A security contractor convicted thrice for charges of assault and battery was allowed on an elevator with President Obama earlier this month, CBS News has confirmed - adding another tally mark to a score of headaches that have recently besieged the United States Secret Service.
The Washington Post reports that the incident occurred during the president's Sept. 16 trip to Atlanta, where he discussed the U.S. response to the Ebola outbreak before the Centers for Disease Control and Prevention. After the contractor refused their requests to stop using a phone camera to videotape Mr. Obama in the elevator, agents ran a database check and unveiled his criminal history.

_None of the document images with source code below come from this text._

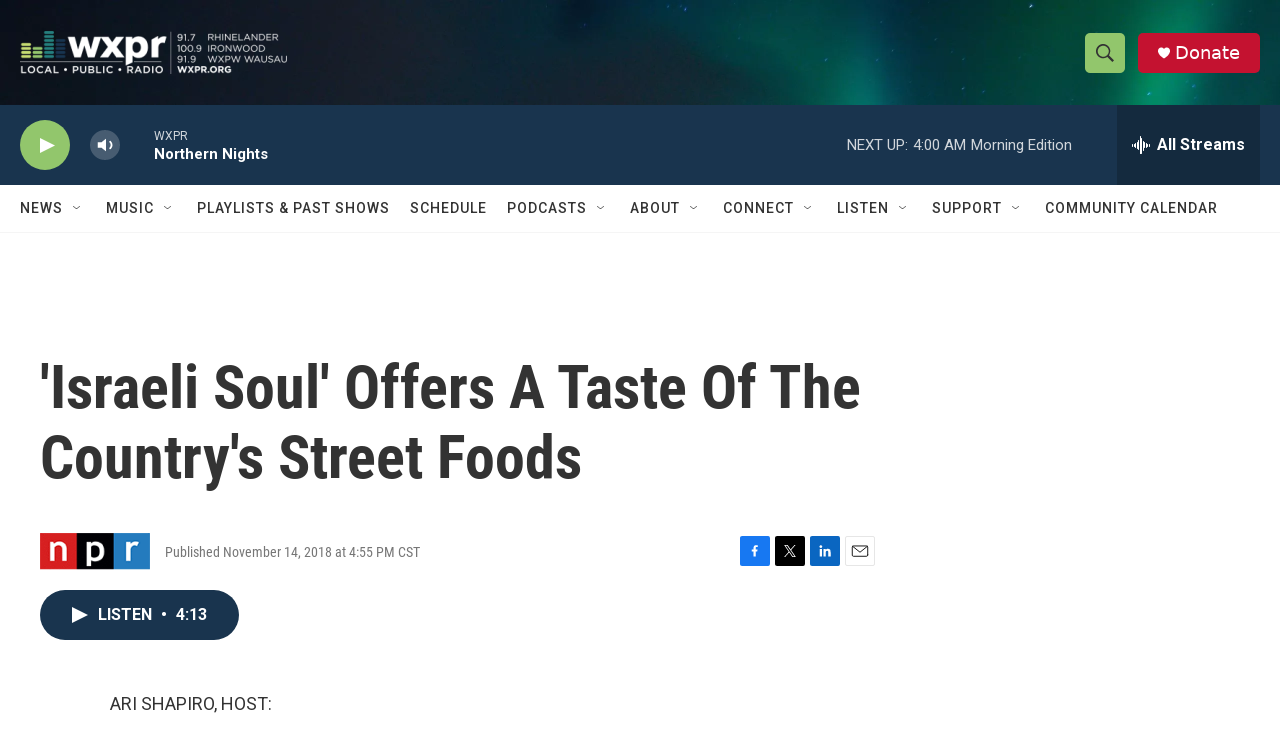

--- FILE ---
content_type: text/html; charset=utf-8
request_url: https://www.google.com/recaptcha/api2/aframe
body_size: 184
content:
<!DOCTYPE HTML><html><head><meta http-equiv="content-type" content="text/html; charset=UTF-8"></head><body><script nonce="MLwKylELamz8hXP9yMDRRg">/** Anti-fraud and anti-abuse applications only. See google.com/recaptcha */ try{var clients={'sodar':'https://pagead2.googlesyndication.com/pagead/sodar?'};window.addEventListener("message",function(a){try{if(a.source===window.parent){var b=JSON.parse(a.data);var c=clients[b['id']];if(c){var d=document.createElement('img');d.src=c+b['params']+'&rc='+(localStorage.getItem("rc::a")?sessionStorage.getItem("rc::b"):"");window.document.body.appendChild(d);sessionStorage.setItem("rc::e",parseInt(sessionStorage.getItem("rc::e")||0)+1);localStorage.setItem("rc::h",'1763018344836');}}}catch(b){}});window.parent.postMessage("_grecaptcha_ready", "*");}catch(b){}</script></body></html>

Informed of the agency's concern, the contractor's employer fired him immediately and demanded he turn over his gun, which Secret Service did not realize he had during his encounter with the president.
It's hapless timing for the agency, which has come under heightened scrutiny this month after an armed man managed to scale the White House fence, sprint across the lawn and make it all the way through the doors of the North Portico and into the East Room before being apprehended. The House Oversight and Government Reform Committee on Tuesday grilled Secret Service Director Julia Pierson about the incident and several other high-profile security failures.
Rep. Jason Chaffetz, R-Utah, argued during the hearing that the recent debacles call into question Pierson's leadership. Speaking with the Post about the latest whistleblower report, the hard-right conservative drove that home: "Words aren't strong enough for the outrage I feel for the safety of the president and his family.
"...You have a convicted felon within arms reach of the president and they never did a background check," Chaffetz went on. "[Mr. Obama's] life was in danger. This country would be a different world today if he had pulled out his gun."